### DATA SHOWN
------------------------------------------------

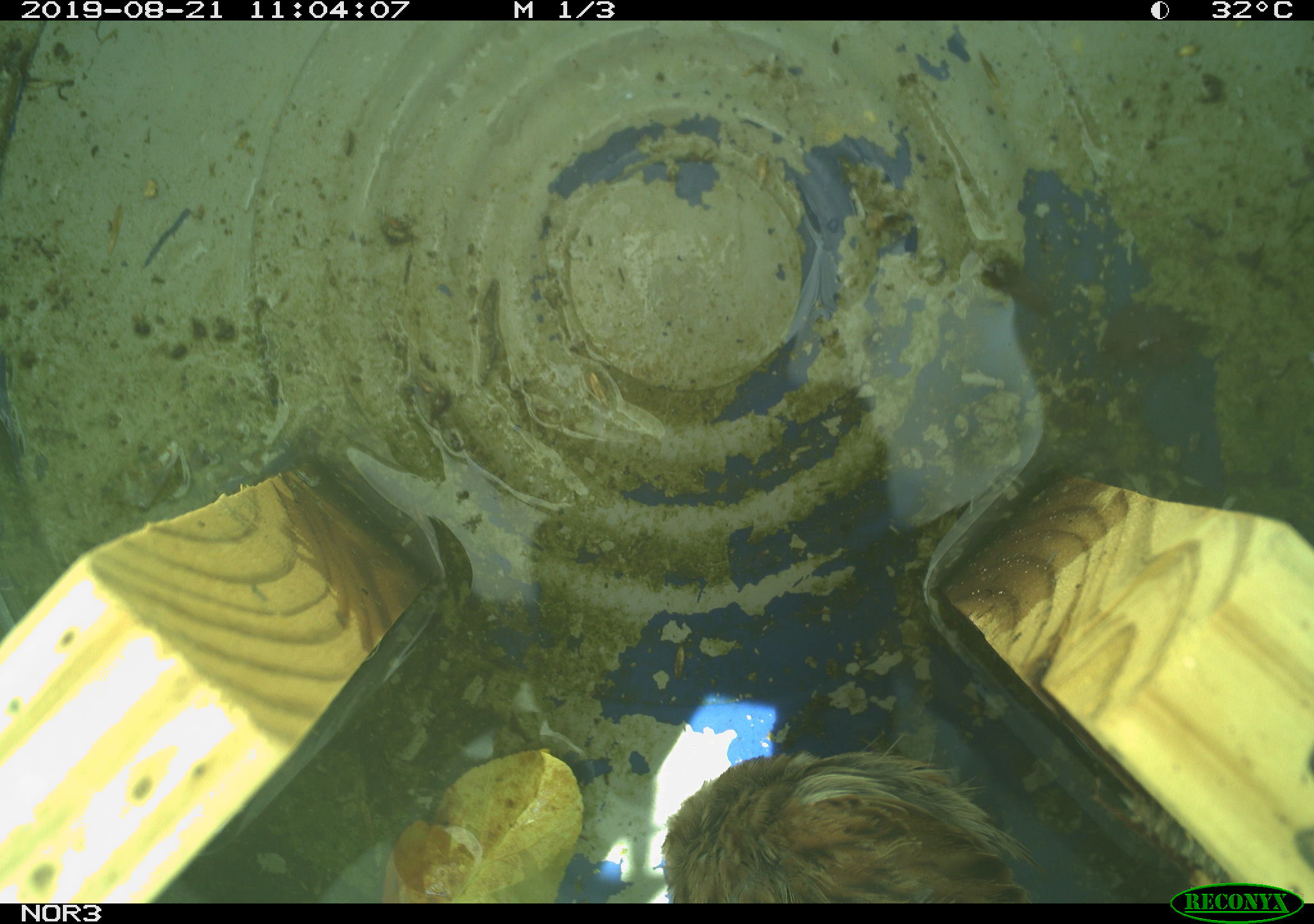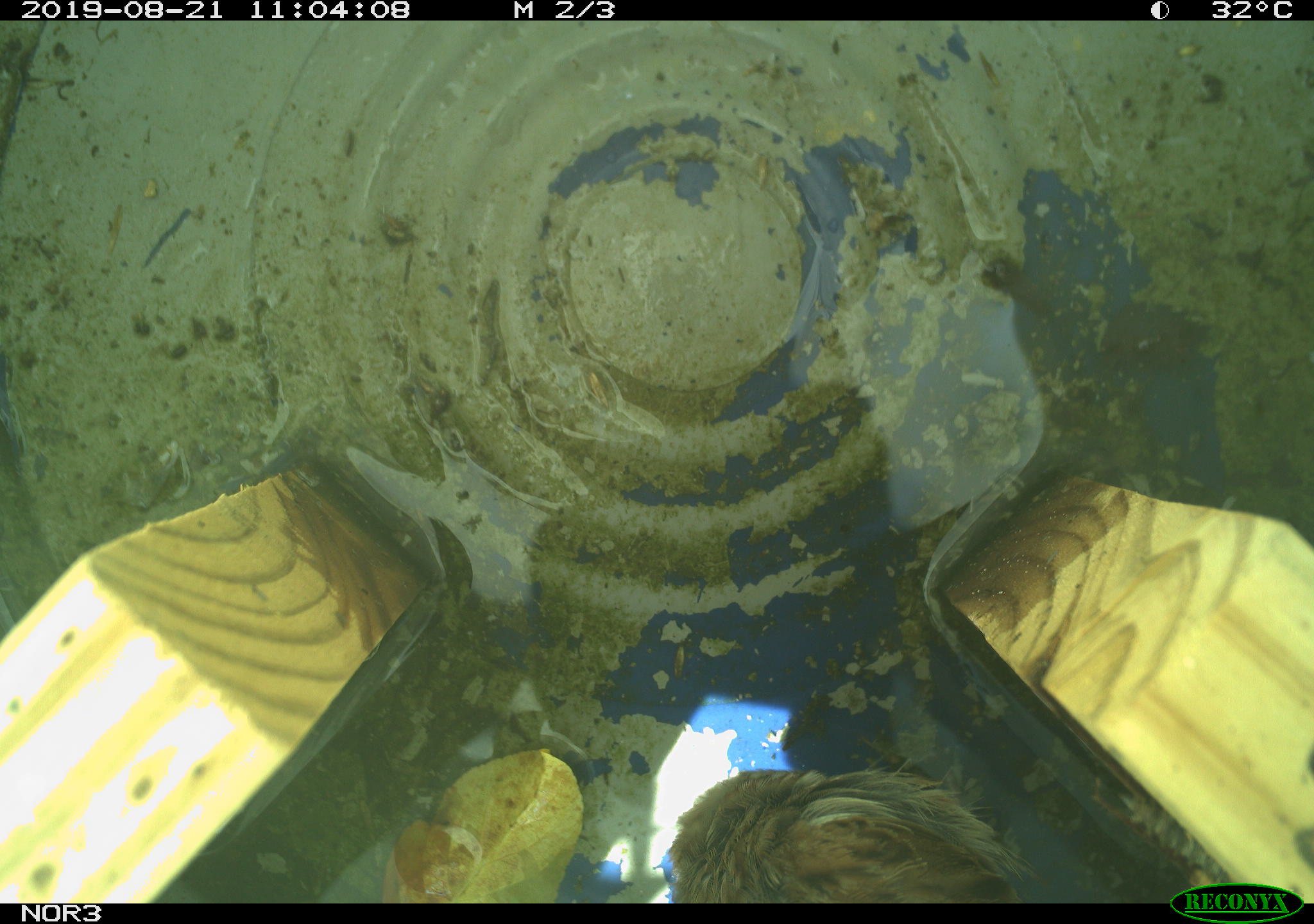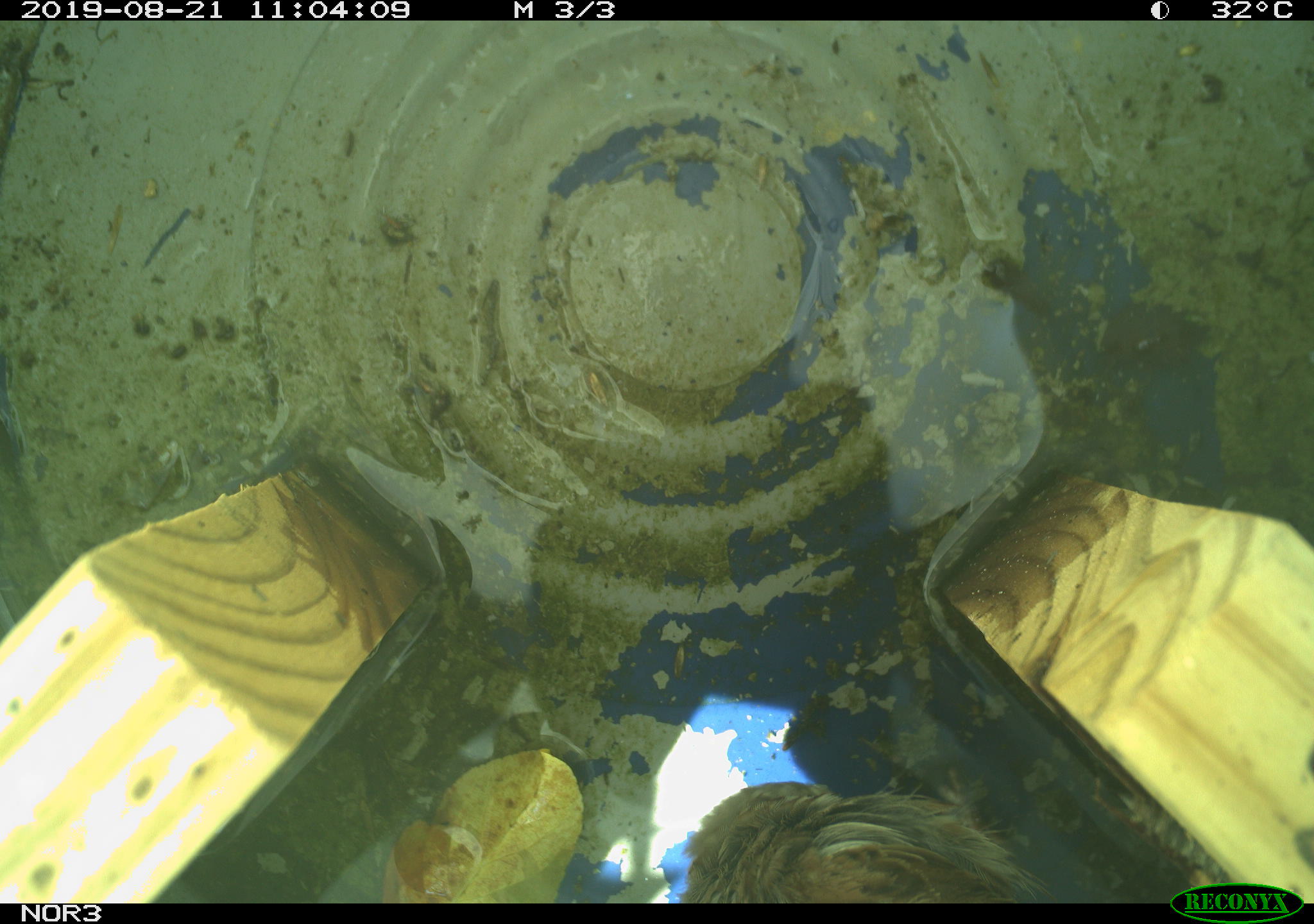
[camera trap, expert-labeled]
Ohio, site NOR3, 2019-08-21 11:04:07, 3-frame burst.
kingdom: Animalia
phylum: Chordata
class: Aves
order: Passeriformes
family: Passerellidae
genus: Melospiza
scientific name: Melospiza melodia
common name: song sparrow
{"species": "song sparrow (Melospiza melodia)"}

------------------------------------------------

### WHAT YOU WILL DO
Top to bottom, retype the listing exactly but drop every picture.

### OUTPUT OF THE EXERCISE
[camera trap, expert-labeled]
Ohio, site NOR3, 2019-08-21 11:04:07, 3-frame burst.
kingdom: Animalia
phylum: Chordata
class: Aves
order: Passeriformes
family: Passerellidae
genus: Melospiza
scientific name: Melospiza melodia
common name: song sparrow
{"species": "song sparrow (Melospiza melodia)"}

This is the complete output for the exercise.